_Textauszug_

────────────────

Tichys Einblick
Christlicher Polytheismus

Mit Geld und Stellen wohlversorgt, ist die Kirche bequem geworden

Dass die römische Kirche diese Missständen überlebt hat, hatte sie vor allem Martin Luther zu verdanken. Indem er mit der ständig versprochenen und ewig verschobenen Reform ernst machte, zwang Luther den Klerus auf den gleichen Weg. Von Konrad Adam

IMAGO / Rene Traut

Am Vorabend der Reformation befand sich die Kirche in einem traurigen Zustand. Sie hatte sich von einer geistlichen in eine weltliche Macht, in einen Staat, den Kirchenstaat verwandelt. Die Päpste hielten Hof, scheffelten Geld, verkauften Ämter und Pensionen, umgaben sich mit Freunden, Kindern und Konkubinen, und die Prälaten taten es ihnen nach. Als Lukrezia Borgia, die Tochter Alexanders VI., in klösterlicher Abgeschiedenheit einen Sohn zur Welt gebracht hatte, beeilte sich der Papst, zunächst seinen Sohn Cesare, den Feldhauptmann der Kirche, danach sich selbst als Vater an- oder besser auszugeben. All das ging in Italien von Mund zu Mund und bestärkte nicht nur die Angehörigen der höheren Stände, sondern auch das einfache Volk in seinem Misstrauen gegen korrupte Priester, seiner Verachtung der geilen Mönche und seinem Spott über schwangere Nonnen. Boccaccios Erzählungen sind voll davon.

────────────────

_Datenblock_

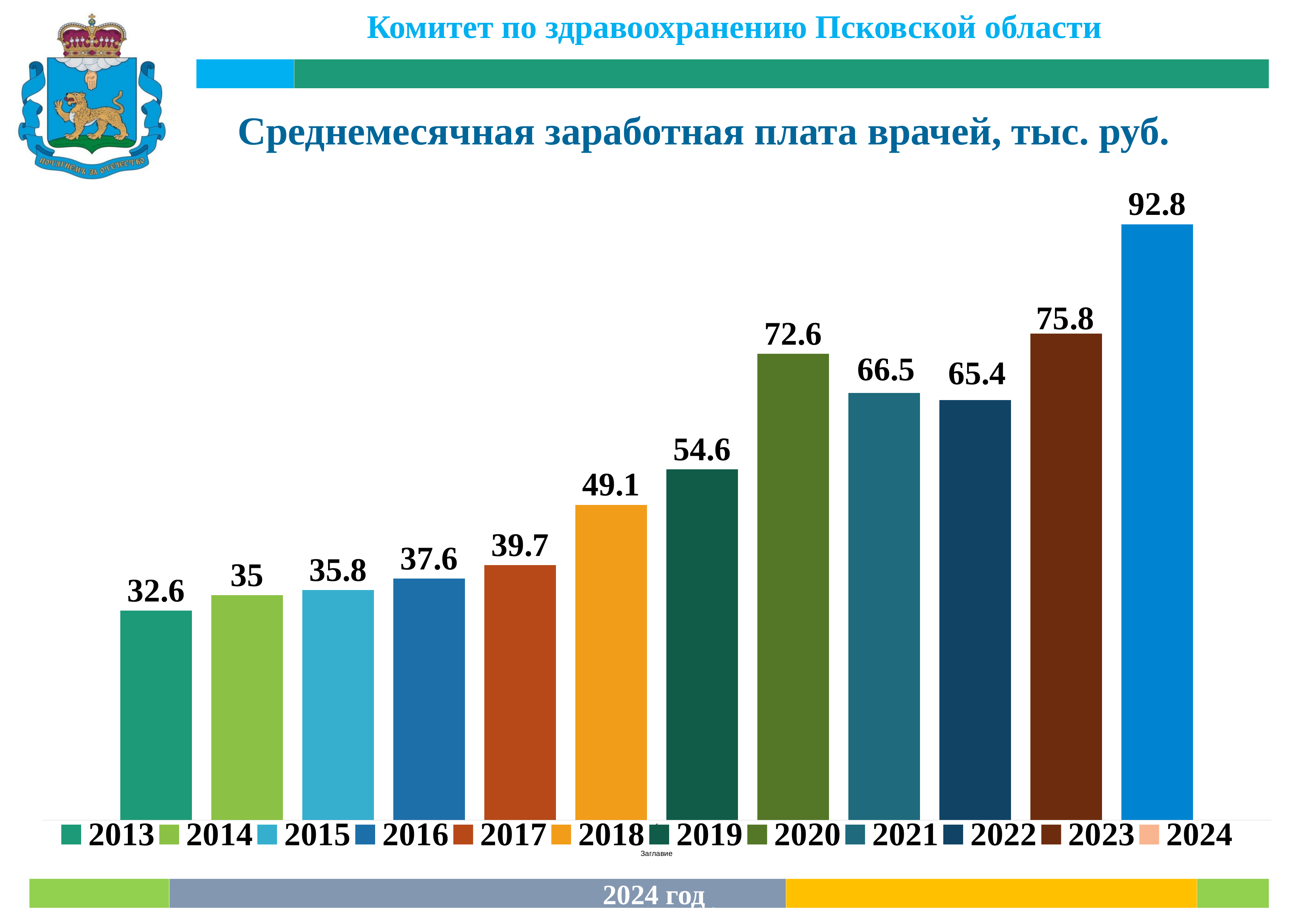
What is the value for 2018? 49.1 What is the title of the chart? Среднемесячная заработная плата врачей, тыс. руб. What kind of chart is shown on the slide? bar chart Which year has the lowest value? 2013 What is the value for 2020? 72.6 What is the value for 2013? 32.6 Which is larger, the value for 2020 or the value for 2021? 2020 What is the difference between the values for 2020 and 2019? 18 How many bars are shown in the chart? 12 Do the values generally rise or fall from 2013 to 2024? rise Which year has the highest value? 2024 What is the difference between the values for 2024 and 2023? 17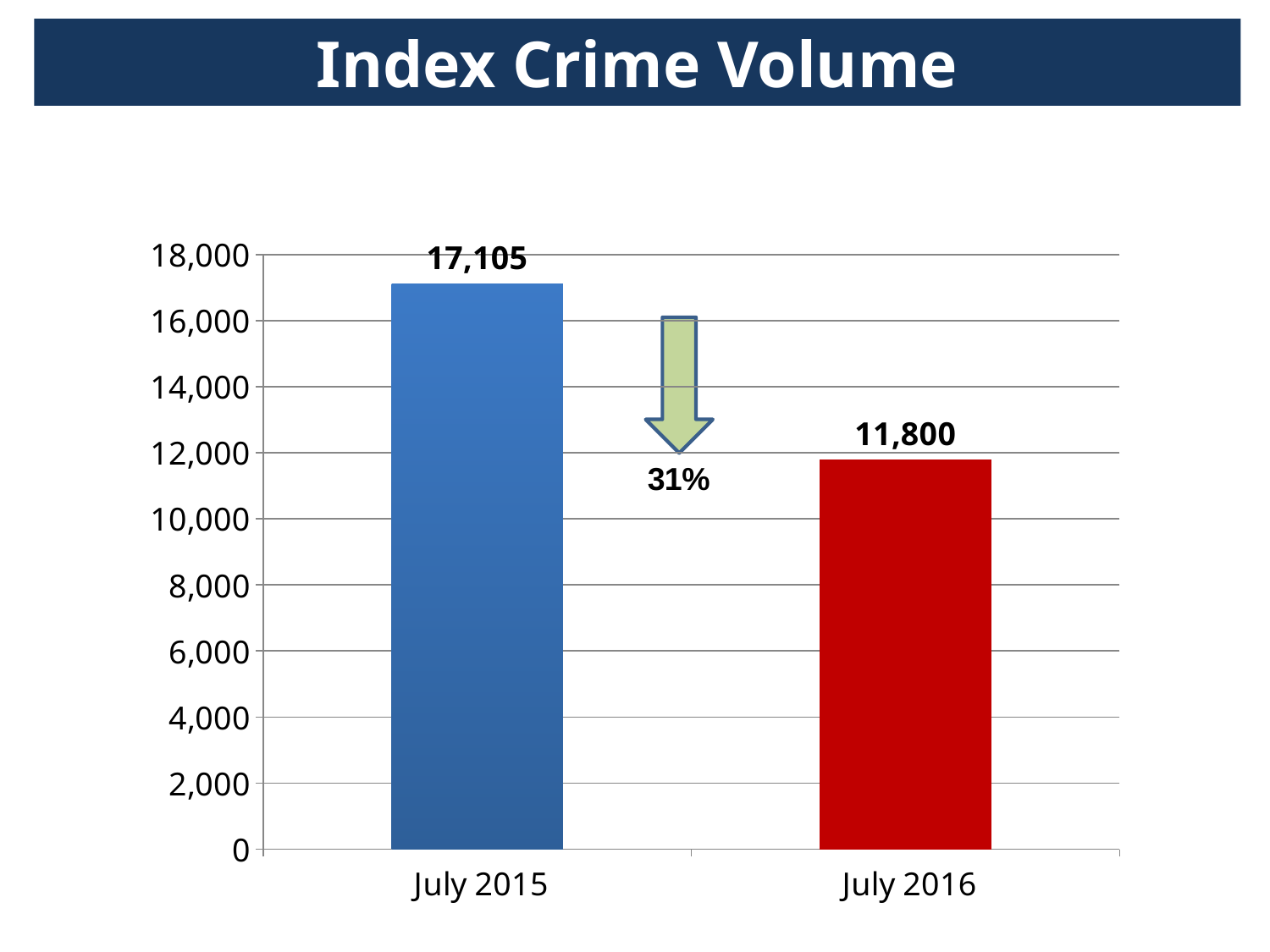
Which month has the higher index crime volume? July 2015 How many categories are shown on the x axis? 2 Which month has the lower index crime volume? July 2016 What is the index crime volume for July 2015? 17,105 What kind of chart is shown on the slide? bar chart What is the index crime volume for July 2016? 11,800 What is the difference between the July 2015 and July 2016 index crime volumes? 5,305 What is the title of the chart? Index Crime Volume Is the value for July 2016 greater or less than 12,000? less Is the value for July 2015 greater or less than 16,000? greater What percentage change is shown next to the arrow between the two bars? 31% Do the values rise or fall from July 2015 to July 2016? fall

────────────────

_Aufgabe_
Gib den Textauszug über die Kirche vor der Reformation vollständig und ohne jede Abweichung wieder. Die Zeilen sind eigenständiges Material und haben mit dem Textauszug nichts zu tun.

_Lösung_
Tichys Einblick
Christlicher Polytheismus

Mit Geld und Stellen wohlversorgt, ist die Kirche bequem geworden

Dass die römische Kirche diese Missständen überlebt hat, hatte sie vor allem Martin Luther zu verdanken. Indem er mit der ständig versprochenen und ewig verschobenen Reform ernst machte, zwang Luther den Klerus auf den gleichen Weg. Von Konrad Adam

IMAGO / Rene Traut

Am Vorabend der Reformation befand sich die Kirche in einem traurigen Zustand. Sie hatte sich von einer geistlichen in eine weltliche Macht, in einen Staat, den Kirchenstaat verwandelt. Die Päpste hielten Hof, scheffelten Geld, verkauften Ämter und Pensionen, umgaben sich mit Freunden, Kindern und Konkubinen, und die Prälaten taten es ihnen nach. Als Lukrezia Borgia, die Tochter Alexanders VI., in klösterlicher Abgeschiedenheit einen Sohn zur Welt gebracht hatte, beeilte sich der Papst, zunächst seinen Sohn Cesare, den Feldhauptmann der Kirche, danach sich selbst als Vater an- oder besser auszugeben. All das ging in Italien von Mund zu Mund und bestärkte nicht nur die Angehörigen der höheren Stände, sondern auch das einfache Volk in seinem Misstrauen gegen korrupte Priester, seiner Verachtung der geilen Mönche und seinem Spott über schwangere Nonnen. Boccaccios Erzählungen sind voll davon.